Task prompt: Continue the personal post about nearly turning 24, picking up right after its final sentence.

Supplied text:
═══
A lot has happened in the past month. Too much for my little brain to be able to eloquently put into words.
I got to see my Dad during my break. That was wonderful but at the same time I am wondering why he didn't really want to come stay with me at my place and instead stayed with his sister the whole time. That kind of sucked.
I saw my grand father die on the fourth of July.
We are taking care of a Chihuahua our neighbors found. I feel I am getting a taste of mother hood here. Just a taste.
I found a kitten with a busted leg. Took it to a rescue place.
Its the 5th week of school and I am so behind because all of this happened sequentially.
But I don't want to talk about any of that stuff.Not at this moment anyways.
See, I am less than two weeks shy of turning 24. 24. YES...24. It feels so strange. I told my mother today that I feel as if I am going through a quarter life crisis. She told me she felt the same way at about 20-21 years of age but largely due to the fact that she had me at 17.
I can't really explain the feeling. Its not a thought that keeps recurring over and over in my head. Its just a feeling of unaccomplishment and unfulfilledness. Like a hollowness. As if their is a void. As life gets more and more different every year. Less fun. You see your friends less. Now I see my family less. I feel a bit of detachment. Some where I am stuck in the middle on my way to adulthood but not too fargone from childhood.
═══
Data segment:
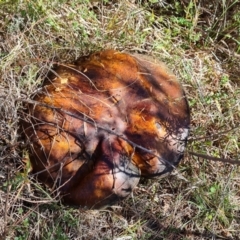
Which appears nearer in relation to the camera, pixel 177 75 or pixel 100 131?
pixel 100 131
═══
Answer:
I know I am not alone in this boat. As I've chuckled a few times as I've seen other fellow Facebook friends from high school post about feelings running in the same vein.
I had put my laptop away when I recieved a text from my dear friend Ana. Mind you, it was 12:45am.
Ana: "Hi Friend...U Sleeping?"
Me: "No lol still a night owl"
Ana: "Me too. I couldn't sleep so I'm driving around.:) I just drove past ur old houseand both of our old schools...time goes by too f-ing fast! : ( I am freaking out. I'm having a breakdown too! I feel like I'm not doing enough for all the time that's passing!"
I can see she too has the same feeling of unfulfilledness and unaccomplishment. I wonder if its a biological timer that goes off in our brain. Ding, ding, ding! Time to feel sorry for yourself! You are getting "old"
When in all reality we are not old and that is not the main complaint here at all. But this feeling is hard to kick and I've been giving myself mini pep talks that sometimes help and other times don't.
Growing up is hard to do!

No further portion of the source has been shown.